What if we chose fluidity over finality, interrogating our own ideas constantly? What if we had the same conviction for our follow-ups and reflections as we had with our original predictions? A16z following up on their Bored Ape thesis, or McKinsey on their metaverse forecasts would not just be profound reputation management, but incredibly insightful – for themselves and for the industry.
Ego sucks.
An alternative here — acknowledging stubborn pride — is that companies could make predictions and pledges designed for accountability from day one. Have a public methodology, outlining each phase of the process, naming potential risks and conditions for failure, and building in post-mortems and periods of reflection to strengthen the next phase. Bake in pivots and humility.
But do we want any of this accountability? Or just want to want it?
Are we actually willing to demand accountability, not just from nameless corporations but from ourselves? Or are we fine continuously being lied to, and doubling down on our own lies to avoid admitting miscalculation? Are we fine pretending to be right and then gaslighting our audiences and clients into believing we were always right? Do we really want this world? It’s as unhinged as it sounds.
This Has Nothing to Do With Blame
Accountability is, at its most fundamental level, a relationship with reality.
There is a shared reality that can be violated and then corrected. Accountability provides narrative consistency, a prevention and antidote to the disorientation we face today. Accountability is a commitment to the idea that the world is constructed of things that happened – and that those things can be named, examined, and reckoned with.

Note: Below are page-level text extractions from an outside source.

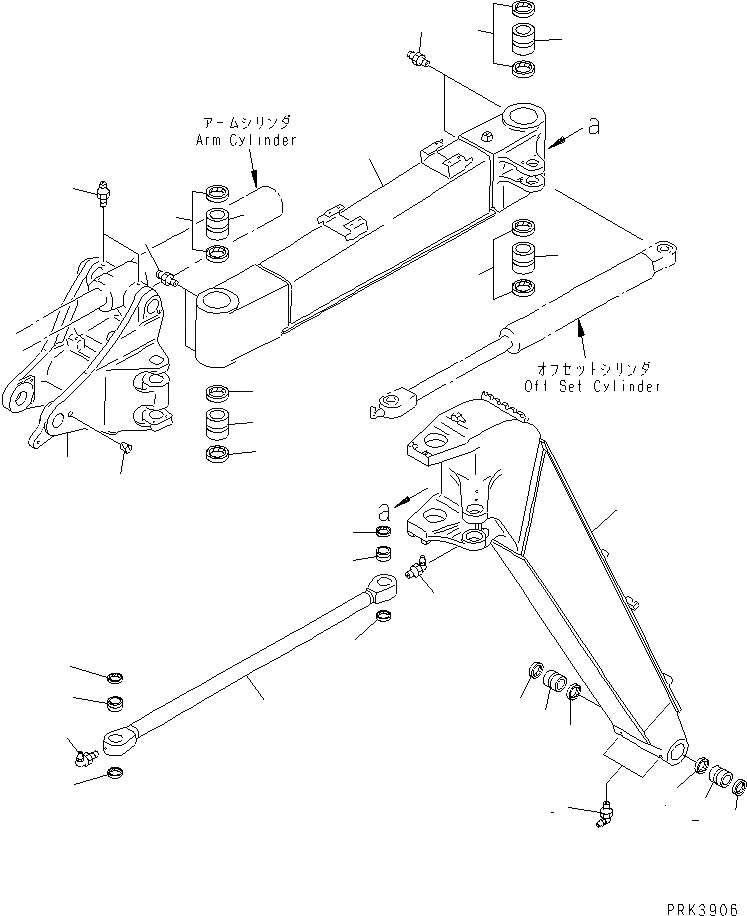 アームシリンダ
Arm Cylinder

a

オフセットシリンダ
Off Set Cylinder

a

PRK3906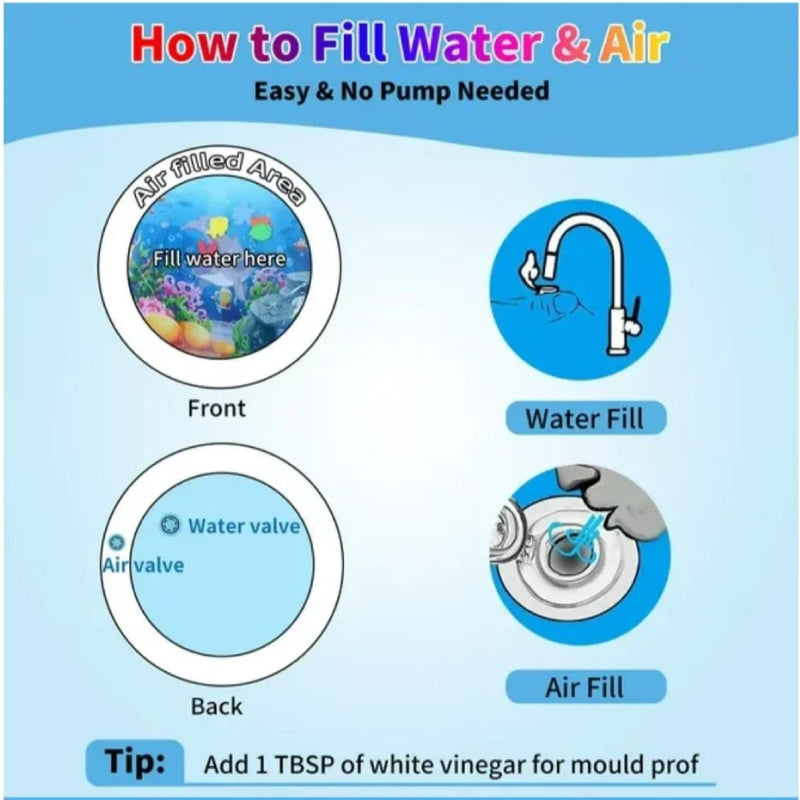 How to Fill Water & Air
Easy & No Pump Needed

Air filled Area
Fill water here
Front

Water Fill

Water valve
Air valve
Back

Air Fill

Tip: Add 1 TBSP of white vinegar for mould prof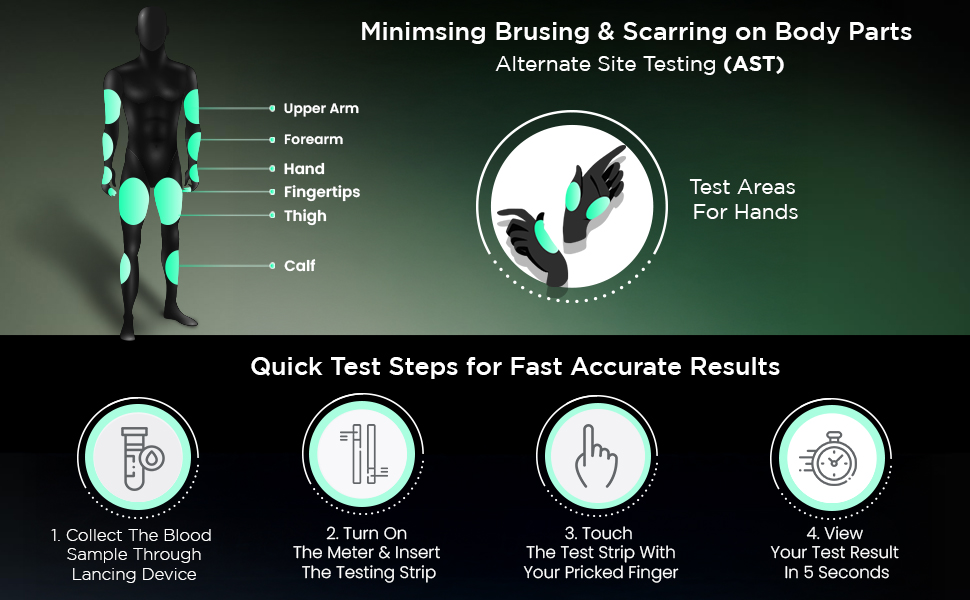 Minimsing Brusing & Scarring on Body Parts
Alternate Site Testing (AST)

Upper Arm
Forearm
Hand
Fingertips
Thigh
Calf

Test Areas For Hands

Quick Test Steps for Fast Accurate Results

1. Collect The Blood Sample Through Lancing Device

2. Turn On The Meter & Insert The Testing Strip

3. Touch The Test Strip With Your Pricked Finger

4. View Your Test Result In 5 Seconds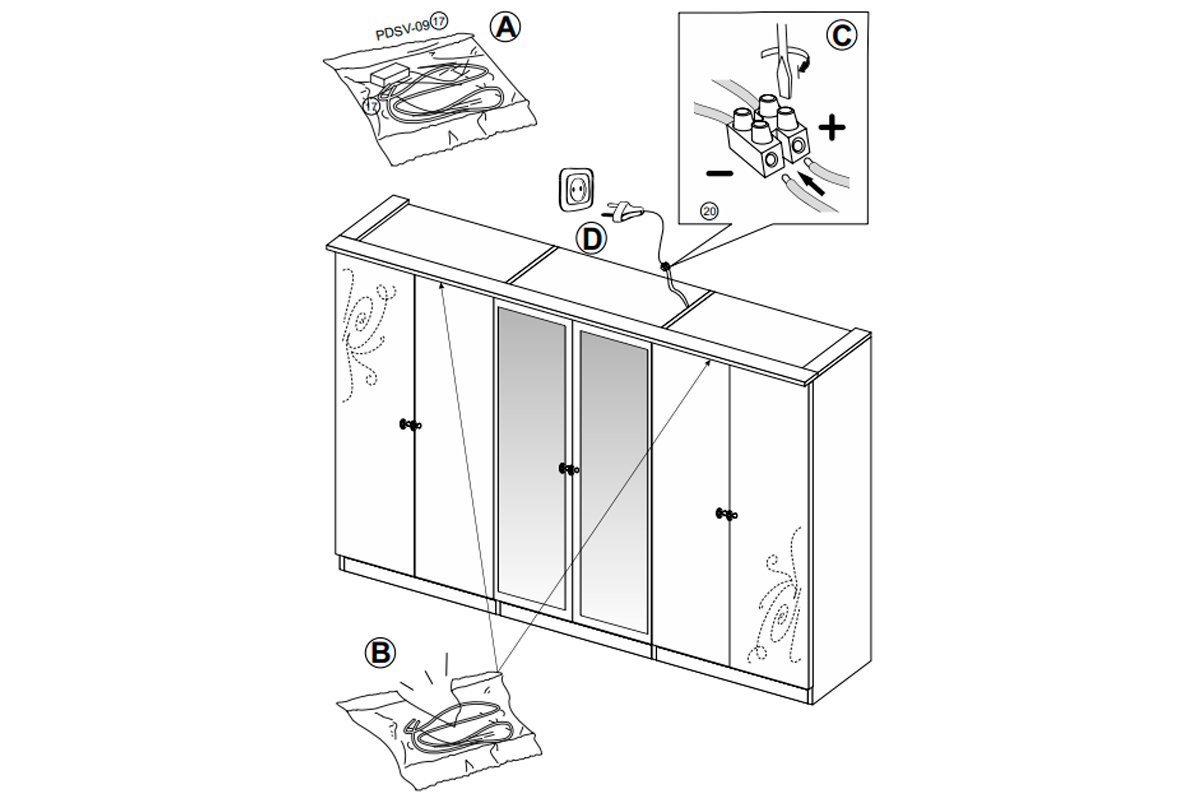 PDSV-09 17

A

17

C

+

−

20

D

B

Our words carry weight. They don’t just evaporate in the next news cycle. Accountability gives what we say a gravity, ensuring that our language doesn’t float away, losing its meaning.
Back to thinking about the future, accountability allows us to see the future as something real – something with physics to it. Already, the future is too abstract for most. But without accountability, the future bends to the largest spectacles, repetition and whoever is the most shameless. Accountability grounds us, reminding us that for every action there is a reaction. There are effects. Consequences.
When predictions are made without reflection, when pledges are abandoned without acknowledgment, and when milestones are passed without follow-up, the message is that nothing we say matters. That the future doesn’t care.
But, no. Our words and efforts are real. And so is the future.
We’ve built systems and cultures that actively punish the honesty required for this accountability – as if admitting anything is a weakness. But error is inevitable. We’re allowed to be wrong. Our minds and environments change.
But we’ve seemingly forgotten this. Paradoxically, admitting error is not the end of credibility, but the foundation for it – the most effective way of kindling the trust so many corporate and cultural institutions need.
Accountability is the most efficient path to making something real.